Stated task 1: Name every course that the course page lists CS 40 as a prerequisite for.

BEGIN Given passage

UCSB CMPSC40 — Foundations of Computer Science — Winter 2021

Archived content. Lecture material left here for whomever may find it useful.

Course Overview

Introduction to the theoretical underpinnings of computer science.
CS 40 introduces the essential mathematical background necessary for computer science, from logical reasoning to a number of basic constructs of discrete mathematics required to succeed in more advanced courses in the curriculum. It is a 5 unit course instead of the usual 4, and as such requires more study time and commitment.

Prereqs: 16 and Math 4A
Prereq for: 130A, 138, 178

Books: “Discrete Mathematics and Its Applications” by Kenneth H. Rosen, 6th edition or newer.

Topics covered in CS40

Propositional and first-order predicate classical logic
Proof techniques
Mathematical datatypes: Sets, function, relations
Set cardinality and countability
Induction and recursion, strong induction, structural induction
Recursively defined structures
Divide-and-conquer type recurrences
Combinatorics: Elementary counting
Combinatorics: Permutations, combinations, binomial coefficients
Modular arithmetic and elementary cryptography
The principle of inclusion-exclusion

Lectures and Reading Assignments

Lecture		Topics covered
Week 1		Chapters 1.1-1.3 (propositional logic)
Week 2		Chapters 1.4-1.8 (predicate logic and proof methods)
Week 3		Chapters 2.1-2.3 (sets and functions)
Week 4		Chapters 2.3-2.4 (functions, sequences and summation), additional notes on sequences and summation; chapters 4.1-4.3 (number theory)
Week 5		Lecture notes (Representation of negative integers, Fermat’s little theorem and RSA encryption); chapters 4.4-4.5 (solving congruences and applications)
Week 6		Lecture notes (cardinality and countability)
Week 7		Lecture notes (computability and density); chapters 9.1, 9.5, 9.6 (partial orderings, well orderings and equivalence relations)
Week 8		Chapters 5.1-5.3 (mathematical induction, strong induction, structural induction and recursive structures)
Week 9 & 10		Lecture notes (combinatorics); chapters 6.1-6.5 (combinatorics: counting, combinations and permutations, binomial coefficients and binomial theorem, generalized combinations and permutations)

END Given passage

Stated task 2: Return the record that follows word for word.

BEGIN Data for this exercise

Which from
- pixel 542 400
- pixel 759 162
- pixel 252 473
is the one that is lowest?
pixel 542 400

END Data for this exercise

Problem solution 1: 130A, 138, and 178

Problem solution 2:
Which from
- pixel 542 400
- pixel 759 162
- pixel 252 473
is the one that is lowest?
pixel 542 400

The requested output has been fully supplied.